(MATERIAL FOR THIS EXERCISE)
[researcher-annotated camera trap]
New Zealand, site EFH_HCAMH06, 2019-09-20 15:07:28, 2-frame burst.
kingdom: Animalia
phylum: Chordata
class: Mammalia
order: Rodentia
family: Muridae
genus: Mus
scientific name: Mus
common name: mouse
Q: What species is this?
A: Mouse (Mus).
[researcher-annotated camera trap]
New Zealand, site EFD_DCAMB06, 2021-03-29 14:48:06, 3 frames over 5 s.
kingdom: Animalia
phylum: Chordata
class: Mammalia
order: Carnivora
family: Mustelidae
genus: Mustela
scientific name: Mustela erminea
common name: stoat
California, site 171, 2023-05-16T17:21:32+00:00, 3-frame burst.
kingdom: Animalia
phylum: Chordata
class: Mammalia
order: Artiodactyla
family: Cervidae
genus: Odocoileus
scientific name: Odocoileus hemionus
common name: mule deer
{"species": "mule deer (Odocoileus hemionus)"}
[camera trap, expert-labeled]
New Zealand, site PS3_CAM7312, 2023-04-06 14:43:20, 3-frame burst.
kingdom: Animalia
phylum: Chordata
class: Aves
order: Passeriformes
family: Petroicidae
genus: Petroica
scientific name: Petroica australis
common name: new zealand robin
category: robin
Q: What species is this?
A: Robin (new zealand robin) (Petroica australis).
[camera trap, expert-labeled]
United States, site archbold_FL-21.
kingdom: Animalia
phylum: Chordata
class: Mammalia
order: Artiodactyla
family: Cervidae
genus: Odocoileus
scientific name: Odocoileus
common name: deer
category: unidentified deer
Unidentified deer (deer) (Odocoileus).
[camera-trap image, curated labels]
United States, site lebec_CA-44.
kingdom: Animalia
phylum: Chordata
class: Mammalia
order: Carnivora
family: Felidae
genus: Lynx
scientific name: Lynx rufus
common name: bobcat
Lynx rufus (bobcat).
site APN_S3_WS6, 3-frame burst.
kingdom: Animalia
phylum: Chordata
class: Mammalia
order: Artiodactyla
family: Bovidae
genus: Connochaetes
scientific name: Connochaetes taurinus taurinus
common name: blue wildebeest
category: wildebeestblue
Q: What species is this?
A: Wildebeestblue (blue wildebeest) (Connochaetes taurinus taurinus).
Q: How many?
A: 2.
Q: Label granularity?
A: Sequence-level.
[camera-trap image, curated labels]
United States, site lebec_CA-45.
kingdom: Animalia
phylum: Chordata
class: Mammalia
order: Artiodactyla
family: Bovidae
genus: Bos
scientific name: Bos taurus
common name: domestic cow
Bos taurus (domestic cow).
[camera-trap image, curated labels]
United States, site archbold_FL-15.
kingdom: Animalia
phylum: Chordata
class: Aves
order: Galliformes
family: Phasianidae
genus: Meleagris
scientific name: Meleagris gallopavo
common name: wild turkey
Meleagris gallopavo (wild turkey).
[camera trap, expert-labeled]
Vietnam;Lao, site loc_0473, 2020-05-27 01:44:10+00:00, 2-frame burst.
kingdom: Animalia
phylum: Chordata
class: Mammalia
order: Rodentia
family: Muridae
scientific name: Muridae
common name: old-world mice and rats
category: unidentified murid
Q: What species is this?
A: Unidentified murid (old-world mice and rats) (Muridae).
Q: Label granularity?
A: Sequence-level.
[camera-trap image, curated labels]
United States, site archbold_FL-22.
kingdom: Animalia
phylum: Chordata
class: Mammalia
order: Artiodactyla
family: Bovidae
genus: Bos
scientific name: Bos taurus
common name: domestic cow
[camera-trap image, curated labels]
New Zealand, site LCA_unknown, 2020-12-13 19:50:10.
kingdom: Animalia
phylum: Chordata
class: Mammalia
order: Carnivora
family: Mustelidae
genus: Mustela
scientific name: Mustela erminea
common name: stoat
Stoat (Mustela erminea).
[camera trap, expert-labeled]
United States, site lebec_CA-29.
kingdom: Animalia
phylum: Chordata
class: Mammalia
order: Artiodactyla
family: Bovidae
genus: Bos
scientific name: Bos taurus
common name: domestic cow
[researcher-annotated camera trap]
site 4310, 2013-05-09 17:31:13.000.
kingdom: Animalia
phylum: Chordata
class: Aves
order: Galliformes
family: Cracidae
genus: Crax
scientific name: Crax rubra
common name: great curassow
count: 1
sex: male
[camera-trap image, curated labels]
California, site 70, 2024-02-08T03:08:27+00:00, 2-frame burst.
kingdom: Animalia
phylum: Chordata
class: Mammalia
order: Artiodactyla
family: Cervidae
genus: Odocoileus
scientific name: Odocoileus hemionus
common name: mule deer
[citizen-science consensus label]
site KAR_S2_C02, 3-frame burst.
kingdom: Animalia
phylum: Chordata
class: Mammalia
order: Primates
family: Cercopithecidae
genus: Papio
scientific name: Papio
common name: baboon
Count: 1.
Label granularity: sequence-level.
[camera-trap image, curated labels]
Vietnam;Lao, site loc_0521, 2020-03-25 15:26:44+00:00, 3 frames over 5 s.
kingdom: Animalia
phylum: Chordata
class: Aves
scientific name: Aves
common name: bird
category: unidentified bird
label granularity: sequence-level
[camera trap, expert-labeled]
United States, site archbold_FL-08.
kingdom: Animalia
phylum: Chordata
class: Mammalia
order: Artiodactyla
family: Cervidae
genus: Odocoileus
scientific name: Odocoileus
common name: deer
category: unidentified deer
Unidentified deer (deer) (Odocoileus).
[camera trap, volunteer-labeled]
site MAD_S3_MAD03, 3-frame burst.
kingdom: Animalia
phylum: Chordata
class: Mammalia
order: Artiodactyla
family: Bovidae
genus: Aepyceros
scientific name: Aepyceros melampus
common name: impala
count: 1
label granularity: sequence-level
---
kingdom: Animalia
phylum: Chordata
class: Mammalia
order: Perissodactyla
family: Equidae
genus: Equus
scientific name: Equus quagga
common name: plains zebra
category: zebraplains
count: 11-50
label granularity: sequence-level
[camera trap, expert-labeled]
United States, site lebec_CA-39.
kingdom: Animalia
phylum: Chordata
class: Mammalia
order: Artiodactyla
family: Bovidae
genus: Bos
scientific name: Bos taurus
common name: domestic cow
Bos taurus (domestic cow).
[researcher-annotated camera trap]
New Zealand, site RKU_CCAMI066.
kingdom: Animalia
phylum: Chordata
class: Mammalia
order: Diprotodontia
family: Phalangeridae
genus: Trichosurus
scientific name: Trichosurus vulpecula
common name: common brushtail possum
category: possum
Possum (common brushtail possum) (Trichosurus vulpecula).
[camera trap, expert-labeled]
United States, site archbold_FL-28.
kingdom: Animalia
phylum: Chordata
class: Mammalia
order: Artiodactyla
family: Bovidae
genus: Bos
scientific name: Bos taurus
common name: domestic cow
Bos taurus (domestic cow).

(REQUIREMENT) The response should consist of the entries, retyped exactly and in full.

(RESULT OF THE EXERCISE)
[researcher-annotated camera trap]
New Zealand, site EFH_HCAMH06, 2019-09-20 15:07:28, 2-frame burst.
kingdom: Animalia
phylum: Chordata
class: Mammalia
order: Rodentia
family: Muridae
genus: Mus
scientific name: Mus
common name: mouse
Q: What species is this?
A: Mouse (Mus).
[researcher-annotated camera trap]
New Zealand, site EFD_DCAMB06, 2021-03-29 14:48:06, 3 frames over 5 s.
kingdom: Animalia
phylum: Chordata
class: Mammalia
order: Carnivora
family: Mustelidae
genus: Mustela
scientific name: Mustela erminea
common name: stoat
California, site 171, 2023-05-16T17:21:32+00:00, 3-frame burst.
kingdom: Animalia
phylum: Chordata
class: Mammalia
order: Artiodactyla
family: Cervidae
genus: Odocoileus
scientific name: Odocoileus hemionus
common name: mule deer
{"species": "mule deer (Odocoileus hemionus)"}
[camera trap, expert-labeled]
New Zealand, site PS3_CAM7312, 2023-04-06 14:43:20, 3-frame burst.
kingdom: Animalia
phylum: Chordata
class: Aves
order: Passeriformes
family: Petroicidae
genus: Petroica
scientific name: Petroica australis
common name: new zealand robin
category: robin
Q: What species is this?
A: Robin (new zealand robin) (Petroica australis).
[camera trap, expert-labeled]
United States, site archbold_FL-21.
kingdom: Animalia
phylum: Chordata
class: Mammalia
order: Artiodactyla
family: Cervidae
genus: Odocoileus
scientific name: Odocoileus
common name: deer
category: unidentified deer
Unidentified deer (deer) (Odocoileus).
[camera-trap image, curated labels]
United States, site lebec_CA-44.
kingdom: Animalia
phylum: Chordata
class: Mammalia
order: Carnivora
family: Felidae
genus: Lynx
scientific name: Lynx rufus
common name: bobcat
Lynx rufus (bobcat).
site APN_S3_WS6, 3-frame burst.
kingdom: Animalia
phylum: Chordata
class: Mammalia
order: Artiodactyla
family: Bovidae
genus: Connochaetes
scientific name: Connochaetes taurinus taurinus
common name: blue wildebeest
category: wildebeestblue
Q: What species is this?
A: Wildebeestblue (blue wildebeest) (Connochaetes taurinus taurinus).
Q: How many?
A: 2.
Q: Label granularity?
A: Sequence-level.
[camera-trap image, curated labels]
United States, site lebec_CA-45.
kingdom: Animalia
phylum: Chordata
class: Mammalia
order: Artiodactyla
family: Bovidae
genus: Bos
scientific name: Bos taurus
common name: domestic cow
Bos taurus (domestic cow).
[camera-trap image, curated labels]
United States, site archbold_FL-15.
kingdom: Animalia
phylum: Chordata
class: Aves
order: Galliformes
family: Phasianidae
genus: Meleagris
scientific name: Meleagris gallopavo
common name: wild turkey
Meleagris gallopavo (wild turkey).
[camera trap, expert-labeled]
Vietnam;Lao, site loc_0473, 2020-05-27 01:44:10+00:00, 2-frame burst.
kingdom: Animalia
phylum: Chordata
class: Mammalia
order: Rodentia
family: Muridae
scientific name: Muridae
common name: old-world mice and rats
category: unidentified murid
Q: What species is this?
A: Unidentified murid (old-world mice and rats) (Muridae).
Q: Label granularity?
A: Sequence-level.
[camera-trap image, curated labels]
United States, site archbold_FL-22.
kingdom: Animalia
phylum: Chordata
class: Mammalia
order: Artiodactyla
family: Bovidae
genus: Bos
scientific name: Bos taurus
common name: domestic cow
[camera-trap image, curated labels]
New Zealand, site LCA_unknown, 2020-12-13 19:50:10.
kingdom: Animalia
phylum: Chordata
class: Mammalia
order: Carnivora
family: Mustelidae
genus: Mustela
scientific name: Mustela erminea
common name: stoat
Stoat (Mustela erminea).
[camera trap, expert-labeled]
United States, site lebec_CA-29.
kingdom: Animalia
phylum: Chordata
class: Mammalia
order: Artiodactyla
family: Bovidae
genus: Bos
scientific name: Bos taurus
common name: domestic cow
[researcher-annotated camera trap]
site 4310, 2013-05-09 17:31:13.000.
kingdom: Animalia
phylum: Chordata
class: Aves
order: Galliformes
family: Cracidae
genus: Crax
scientific name: Crax rubra
common name: great curassow
count: 1
sex: male
[camera-trap image, curated labels]
California, site 70, 2024-02-08T03:08:27+00:00, 2-frame burst.
kingdom: Animalia
phylum: Chordata
class: Mammalia
order: Artiodactyla
family: Cervidae
genus: Odocoileus
scientific name: Odocoileus hemionus
common name: mule deer
[citizen-science consensus label]
site KAR_S2_C02, 3-frame burst.
kingdom: Animalia
phylum: Chordata
class: Mammalia
order: Primates
family: Cercopithecidae
genus: Papio
scientific name: Papio
common name: baboon
Count: 1.
Label granularity: sequence-level.
[camera-trap image, curated labels]
Vietnam;Lao, site loc_0521, 2020-03-25 15:26:44+00:00, 3 frames over 5 s.
kingdom: Animalia
phylum: Chordata
class: Aves
scientific name: Aves
common name: bird
category: unidentified bird
label granularity: sequence-level
[camera trap, expert-labeled]
United States, site archbold_FL-08.
kingdom: Animalia
phylum: Chordata
class: Mammalia
order: Artiodactyla
family: Cervidae
genus: Odocoileus
scientific name: Odocoileus
common name: deer
category: unidentified deer
Unidentified deer (deer) (Odocoileus).
[camera trap, volunteer-labeled]
site MAD_S3_MAD03, 3-frame burst.
kingdom: Animalia
phylum: Chordata
class: Mammalia
order: Artiodactyla
family: Bovidae
genus: Aepyceros
scientific name: Aepyceros melampus
common name: impala
count: 1
label granularity: sequence-level
---
kingdom: Animalia
phylum: Chordata
class: Mammalia
order: Perissodactyla
family: Equidae
genus: Equus
scientific name: Equus quagga
common name: plains zebra
category: zebraplains
count: 11-50
label granularity: sequence-level
[camera trap, expert-labeled]
United States, site lebec_CA-39.
kingdom: Animalia
phylum: Chordata
class: Mammalia
order: Artiodactyla
family: Bovidae
genus: Bos
scientific name: Bos taurus
common name: domestic cow
Bos taurus (domestic cow).
[researcher-annotated camera trap]
New Zealand, site RKU_CCAMI066.
kingdom: Animalia
phylum: Chordata
class: Mammalia
order: Diprotodontia
family: Phalangeridae
genus: Trichosurus
scientific name: Trichosurus vulpecula
common name: common brushtail possum
category: possum
Possum (common brushtail possum) (Trichosurus vulpecula).
[camera trap, expert-labeled]
United States, site archbold_FL-28.
kingdom: Animalia
phylum: Chordata
class: Mammalia
order: Artiodactyla
family: Bovidae
genus: Bos
scientific name: Bos taurus
common name: domestic cow
Bos taurus (domestic cow).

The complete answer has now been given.